The good news on the hemostasis front is that technological advances are being made to address critical hemostasis needs in various surgical bleeding situations. One example of this is the EVARREST Fibrin Sealant Patch, which was developed by Ethicon.
“EVARREST is a unique, bioabsorbable adjunctive hemostat that drives durable clot formation by augmenting the human coagulation system,” explains Kocharian. “It’s an innovative product that stops problematic bleeding on the first attempt in indicated patients.”
According to Kocharian, clinical studies have demonstrated that EVARREST is greater than 94 percent effective in controlling bleeding across challenging patient types and surgical situations in soft tissue and adult liver bleeding when compared to the current standard of care for that time point.
Camp says that she is aware of positive clinical outcomes using EVARREST to achieve hemostasis in surgical bleeding situations.
“In my experience, it works quickly and is an effective and non-invasive way to control hemostatic events,” Camp says.
“Using the right product at the right time allows surgeons to control surgical bleeding efficiently,” Kocharian adds. “The optimal use of available hemostatic options may lead to significant cost savings for controlled surgical bleeding.”
Tricol Biomedical manufactures the GuardaCareXR Surgical temporary surgical hemostats. Buergi says these hemostats have the proven ability to control all levels of bleeding minutes, from oozing nuisance bleeding all the way to severe arterial bleeding in.
This technology utilizes Chitosan, which offers the ability to control bleeding independently of the clotting cascade, says Buergi.
“This means that it does not rely on the patient’s coagulation cascade to achieve a clot,” she explains.

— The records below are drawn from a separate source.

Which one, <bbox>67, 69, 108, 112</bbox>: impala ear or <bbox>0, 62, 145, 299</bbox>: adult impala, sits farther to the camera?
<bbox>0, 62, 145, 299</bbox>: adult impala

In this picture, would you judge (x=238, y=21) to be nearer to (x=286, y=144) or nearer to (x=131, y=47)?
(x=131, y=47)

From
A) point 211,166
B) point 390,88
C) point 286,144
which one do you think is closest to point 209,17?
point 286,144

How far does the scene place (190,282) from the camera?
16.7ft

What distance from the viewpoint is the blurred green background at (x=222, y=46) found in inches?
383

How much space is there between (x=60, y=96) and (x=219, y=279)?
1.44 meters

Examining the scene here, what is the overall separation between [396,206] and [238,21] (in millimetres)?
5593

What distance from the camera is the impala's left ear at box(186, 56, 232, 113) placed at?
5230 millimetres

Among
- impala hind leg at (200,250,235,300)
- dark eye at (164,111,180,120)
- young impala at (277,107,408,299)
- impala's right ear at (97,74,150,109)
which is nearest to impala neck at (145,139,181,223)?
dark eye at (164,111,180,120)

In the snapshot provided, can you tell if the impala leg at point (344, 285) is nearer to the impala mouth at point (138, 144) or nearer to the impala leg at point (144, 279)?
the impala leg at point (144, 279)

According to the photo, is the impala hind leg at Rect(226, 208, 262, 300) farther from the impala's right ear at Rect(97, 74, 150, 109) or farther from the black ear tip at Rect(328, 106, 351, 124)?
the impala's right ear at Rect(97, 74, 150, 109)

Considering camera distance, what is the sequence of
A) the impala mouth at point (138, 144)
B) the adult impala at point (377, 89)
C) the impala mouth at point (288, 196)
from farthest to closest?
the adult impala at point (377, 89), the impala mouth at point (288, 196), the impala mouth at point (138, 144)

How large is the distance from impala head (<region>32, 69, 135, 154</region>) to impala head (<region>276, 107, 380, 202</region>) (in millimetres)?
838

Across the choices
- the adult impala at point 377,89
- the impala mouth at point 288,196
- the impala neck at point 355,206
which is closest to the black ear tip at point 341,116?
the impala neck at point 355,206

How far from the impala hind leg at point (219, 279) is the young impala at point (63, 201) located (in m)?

Arch Therapeutics also manufactures products designed to stop surgical bleeding and control leaking.
“These products are made of peptides, which in turn are made up of amino acids,” explains Norchi. “What differentiates our technology from traditional peptides is that our peptides self-assemble – hence, the name self-assembling peptides, or SAP.”
He says that Arch Therapeutics’ primary product candidate, AC5 Surgical Hemostatic Device, is being designed to achieve hemostasis.
“When applied as a liquid or spray to a wound, AC5 locally self-assembles (or builds itself) into a nanofiber structure that provides a physical barrier on the tissue,” he explains. “This mechanically seals the wound in order to stop substances like blood from leaking.”
In tests, Norchi says that AC5 has demonstrated rapid average time to hemostasis when applied to a variety of animal tissues.
“Many of these tests have shown a time to hemostasis of under 15 to 30 seconds when AC5 was applied to bleeding wounds,” he says.
Norchi says that a human trial for AC5 is now underway as the company continues toward commercialization. The company expects to announce data and anticipates a CE Mark filing this summer.
“Controlling bleeding reliably saves procedural times and reduces blood loss, which ultimately improves patient safety and outcomes,” says Buergi.